Excerpted passage START

How long does it take for a tenant eviction?

How long does it take for a tenant eviction?

19:44 PM, 20th August 2013, About 9 years ago 57

Text Size

This all depends on how obstinate your tenant is, at Landlord Action 61% of the time, when we serve a Section 8 Notice for rent arrears (14 day notice) or section 21 Notice (2 month’s notice) ending the tenancy, the tenants will vacate the property. 

If they ignore the notice served, then the landlord will have to apply to the court for a possession order.

It will take generally between 6-8 weeks for the judge to grant a possession order under section 8/section 21.

Tenants can ignore the possession order granted by the court, which is normally a 14 day order and sometimes tenants are told to stay put by the council and encourage the landlord to go to eviction. In these cases the landlord has to go to the final step 3 to apply for an eviction date with the bailiff, this can take between 5-10 weeks, depending on the court your at and how many bailiffs there are at that court working.

So generally from first serving the eviction notice, to going to court obtaining a possession order, then apply for an eviction date, it can take up to 5 months if undefended case.


Our sister website is sponsored by Landlord Action and The Sheriffs Office and provides simple guides to the eviction process. For details please CLICK HERE


by David Sweeney

12:32 PM, 3rd September 2013, About 8 years ago

I am truly sorry if I come over as uncaring, but I am getting fed up of people who think they can enter a business without even the slightest understanding of the risks involved.  Did s21 not exist when Gary became a landlord?  Did forums lke this not exist with tales of woe of landlords who had not done what the law requires - and then moaned about it?  Before section 21 you couldn’t get the majority of tenants out – full stop.  Lets regard it as dramatic improvement, not a hindrance.  And where on earth has a 90% failure rate come from?  The number of s21s that require court action is unquantifiable – estimates vary from 80 to 95%.  So out of 1000 s21s served, 900 go voluntarily.  Of the remaining 100, official court figures (2010) show 70% are granted possession orders, leaving around 30 out of 100 failed.  30 out of a total of 1000.  That’s a 97% success rate by my maths.

If I don’t know how to fix my car, I don’t complain it is too complex and should be like a Ford Model T, I take it to a garage where there are people who can make sure it is put right first time.  If a landlord does not know how to handle this process, surely it is his choice whether he accepts the risk of failure or engages a solicitor or a company like LandlordAction or ourselves to guide them to a successful outcome.

by Mark Alexander

12:41 PM, 3rd September 2013, About 8 years ago

Reply to the comment left by "Dave Reaney" at "03/09/2013 - 12:32":

Well said Dave 🙂

by Gary Dully

5:54 AM, 4th September 2013, About 8 years ago

Reply to the comment left by "Mark Alexander" at "03/09/2013 - 10:56":

I agree with you Mark 125%,

But I think the section 21 system is broken. You are in the fortunate position of having years of experience and so am I.

I want a brand new landlord to be able to fill out the notice without a slide rule and a link to a super computer to get the dates right.

I want the system to work, but this failure rate is unacceptable and its been designed that way for a reason.

Any new landlord will not know how to do it properly and I assume both you and I want them to get it right on the first occasion.

Excerpted passage END
Recorded data START

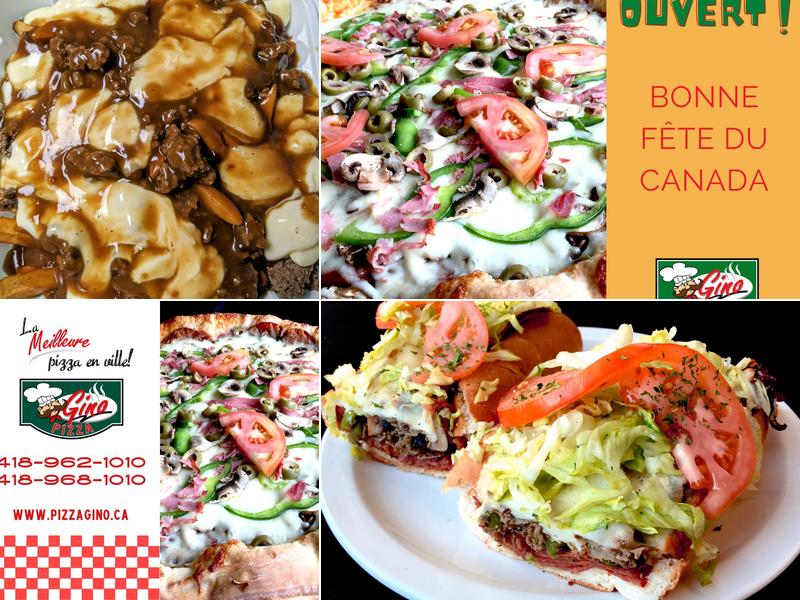 Gino Pizza 831 Bd Laure, Sept-Îles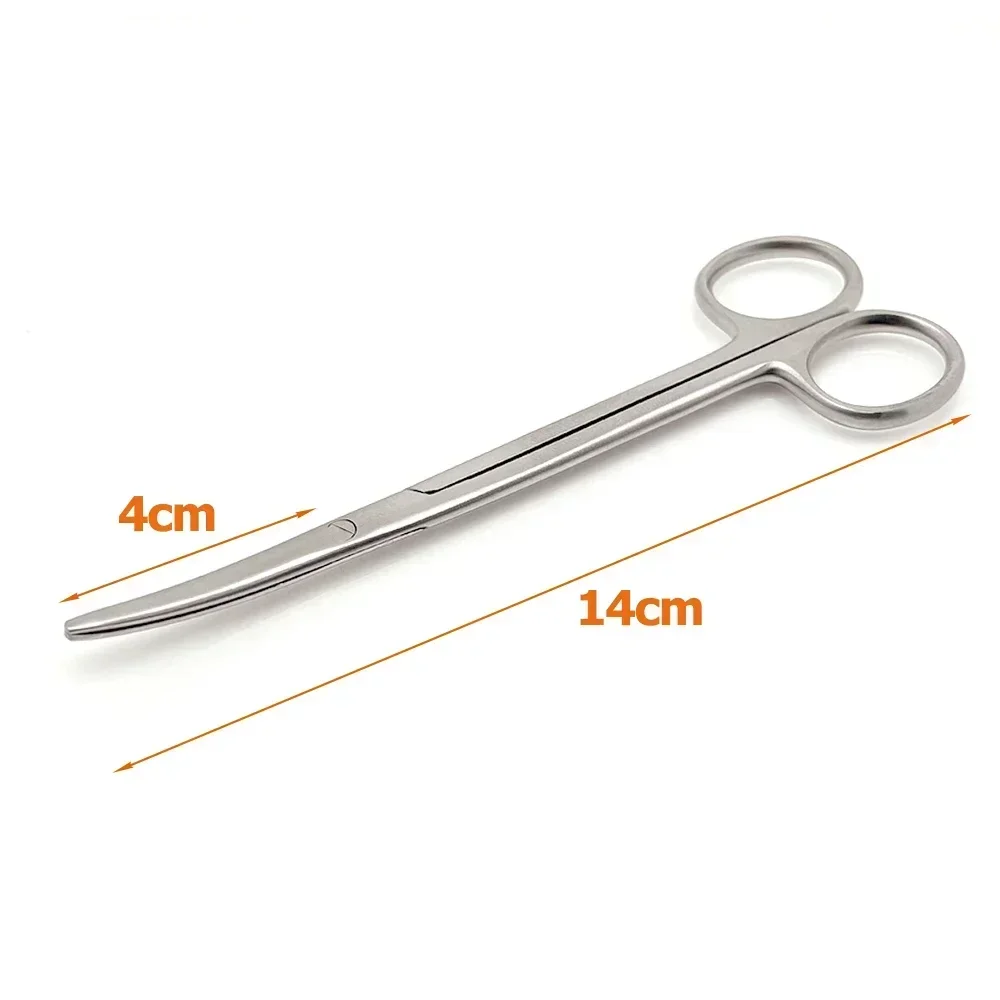 Tc Tips Metzenbaum Scissors Curved Delicate Tissue Cutting Tonsil Blunt Narrow Tips Surgical Operation Theater Surgery Tool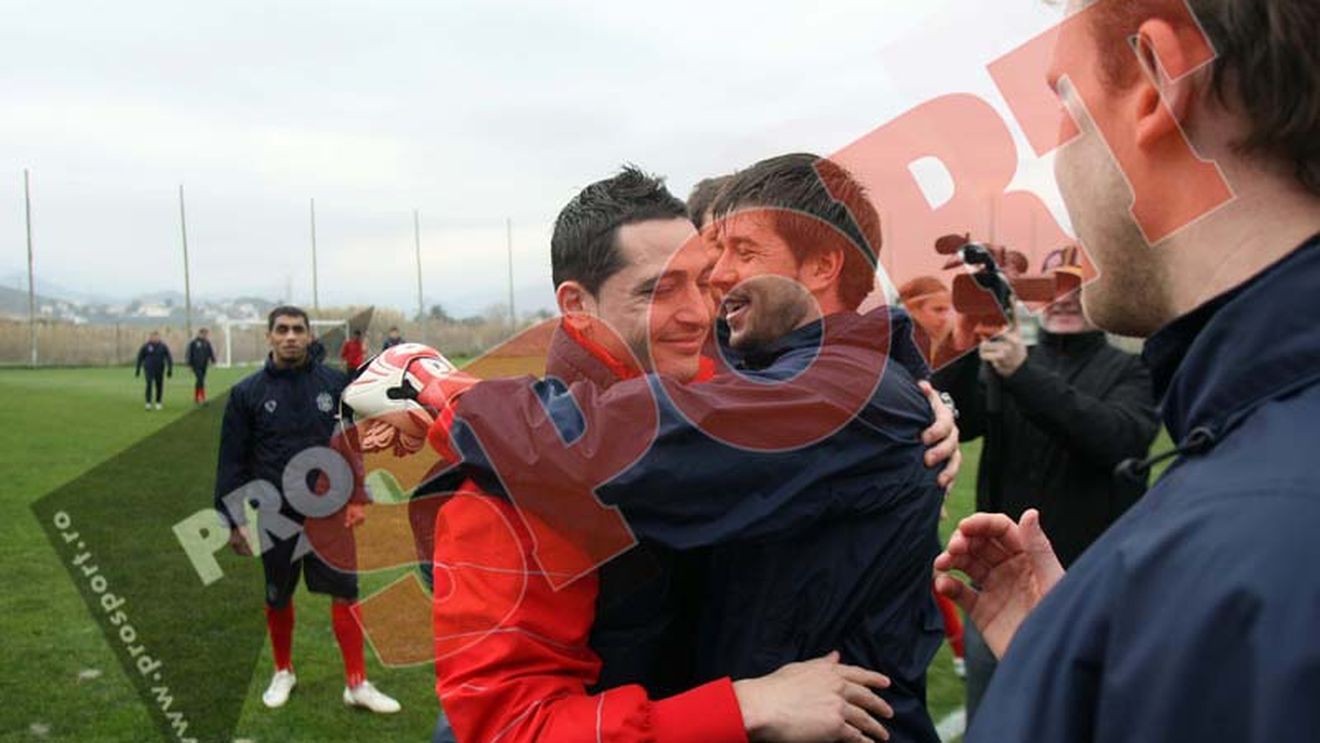 Rădoi către steliști: "Nu vă voi uita! Luați titlul pentru mine!"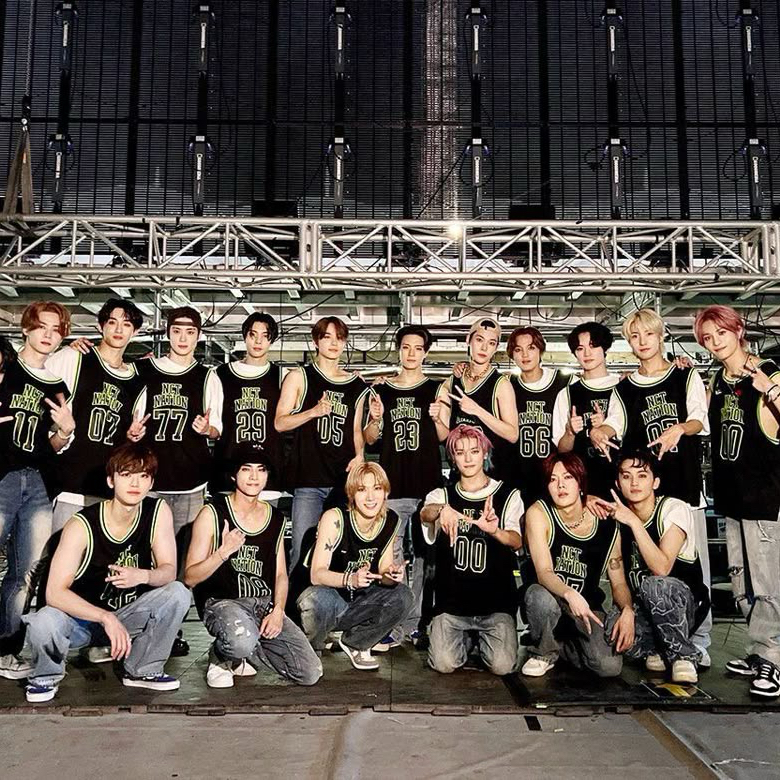 Recent activity shot of NCT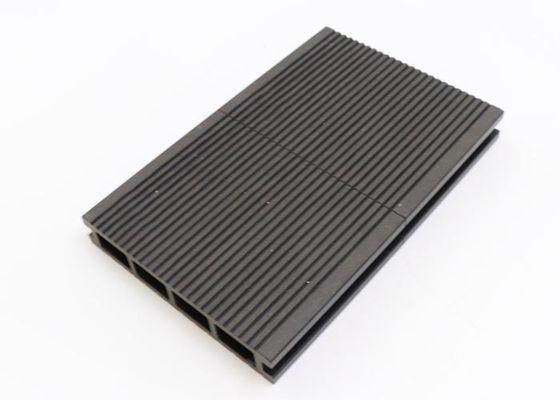 Kayu Plastik Komposit WPC Decking PE Co Ekstrusi Panel Dinding Luar WPC Wall Cladding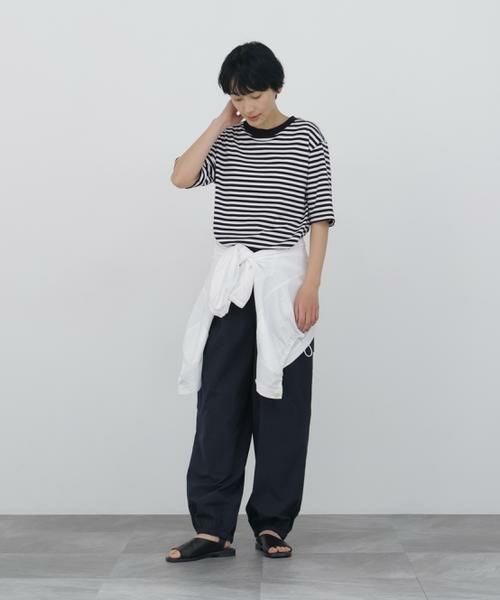 human woman / ヒューマンウーマン カットソー | ◆ゼロロックボーダーＴシャツ | 詳細6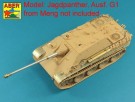 German 8,8cm One part Pak 43/3 L/71 barrel for Jagdpanther Ausf G1 early thumbnail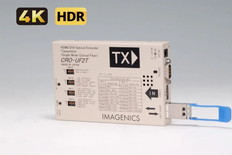 4K　HDMI　(DVI)　光延長器　送信器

Recorded data END

Activity:
Write the next part of the page on tenant eviction times, starting after its last sentence. The records are a separate body of material.

Result for this exercise:
98.0% of my tenants leave with the non litigation / 4 weeks notice route and we think highly of each other.

I don't want any of my paying tenants to leave at all and my section 21's just collect dust in my filing cabinet.
But if I have to evict - then there will be a reason and it usually isn't a good one.

The section 21 route is a no fault eviction route. I have no reason or wish to evict a good tenant. To do so, I feel lacks integrity and you are making a good tenant homeless.

However, the bad tenants are still out there and if I get one, I intend to make them have a marker against their credit file for the benefit of other landlords.

Have you ever had a tenant say,
"I've seen your advert and I thought I would apply for your property, wreck it and then bugger off without paying the rent for 5 months?"

Non of mine ever have said that, but its happened to me and thousands of other landlords.
Mine was by a barrister, for Gods sake!"
Did you see the paper last week about the professional Man City footballer and the damage he caused to a landlord?

I avoid the section 21 route like the plague as I only want bad tenants out of my portfolio.

Mark, if you were just starting out again and gave me a heartfelt answer on this... you know that the section 21 route is an absolute minefield, designed by committee of academical chimpanzees & very tricky to deal with. That is what the original post I answered to was about.

The whole process is a mess and soon will no doubt eventually cross over into other areas such as prescribed information, EPC's, Gas Safety Certificates, Electrical Safety and Tenancy Deposit Schemes, Planning Permission and HMO Licences.

It has been butchered and fiddled with and it was only originally designed to allow a landlord to get legal possession of his property back in an accelerated fashion.

Well that's a bit of a joke now as Citizens Advice will and can stall it under the pretence of creating excessive hardship and find faults in your paperwork on the tenants behalf free of charge.

Our politicians hate section 21's - but our lenders like them, but I think our politicians have a point.

But they are reducing their use fraudulently, by adding more and more reasons to reject them even before a court judgement.

That is being dishonest.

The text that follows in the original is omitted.